Forests also have grass, which functions as a kind of fuse, connecting easier-to-light finer fuels to larger tree systems that are experiencing drought to ignite and spread more powerful flames. Where the trees once stood, grass now sprouts. After a fire, grass regrows considerably more quickly than other plants, and it occasionally reemerges in a few months. King has firsthand experience with this.

“It grows back so quickly that you could see green grass growing in burned-grass areas in just one or two days,” said King.”Recovering forests could take years or generations, or they might not recover at all in our lifetimes or the lifetimes of our children and grandchildren.”

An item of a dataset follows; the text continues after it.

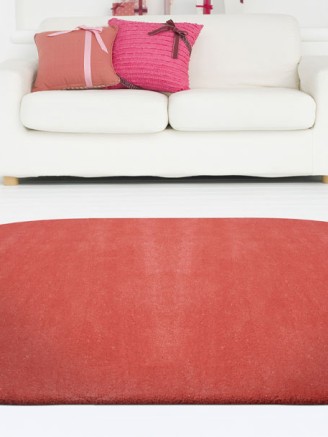 Comfort Coral Oval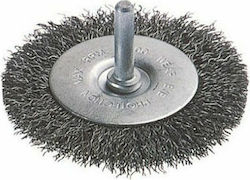 Wolfcraft Drill Wire Brush 100mm 2102000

In the West, more burnt plants are giving way to native and non-native grasses. According to Mahood of the USDA, it’s creating fires in the desert where none previously existed. The same drought-driven fires that are growing larger in desert regions are occurring because annual grasses do not thrive year-round like perennial grasses do in the Plains.

These plants develop swiftly after it rains, dying and leaving a carpet of fuel for fire on the desert floor. Mahood cited two recent fires in the Mojave National Preserve in California as excellent instances. Because redbrome grass spreads swiftly, those flames destroyed over a million famed Joshua trees and hundreds of thousands of acres of the Mojave Desert.

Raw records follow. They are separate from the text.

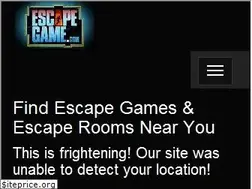 Sites similar to escapegame.com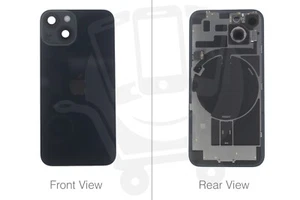 Official Apple iPhone 14 Midnight Battery Cover (OEM Pulled) - Picture 1 of 1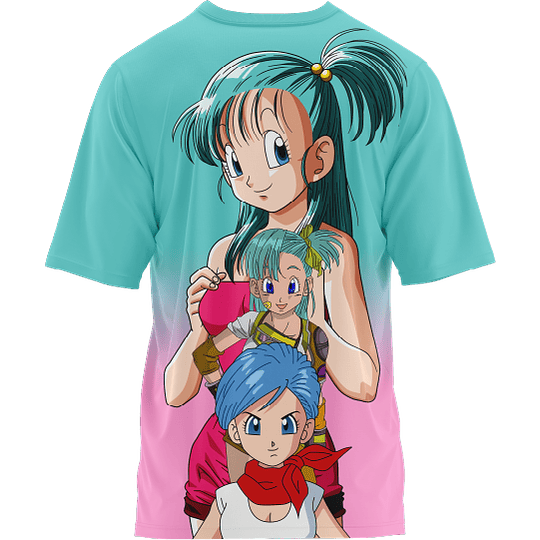 Camiseta Bulma - Image 2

Then native plants cannot resurrect as the weather turns hotter and drier. The grass has grown considerably. The largest ecosystem in the Lower 48 states is the well-known, short sagebrush of the West. But half of it has been lost or destroyed in the last 20 years. According to a USGS study, an area of sagebrush about the size of Delaware is destroyed by fire, grass, and other reasons each year.

Fire risk is higher today and in the future due to increased grass and a variety of climate-related causes. Mahood continued, “Right now it may seem bad, but in ten years it won’t seem nearly as bad.” “The fire season was horrible twenty years ago. That seems insignificant now.”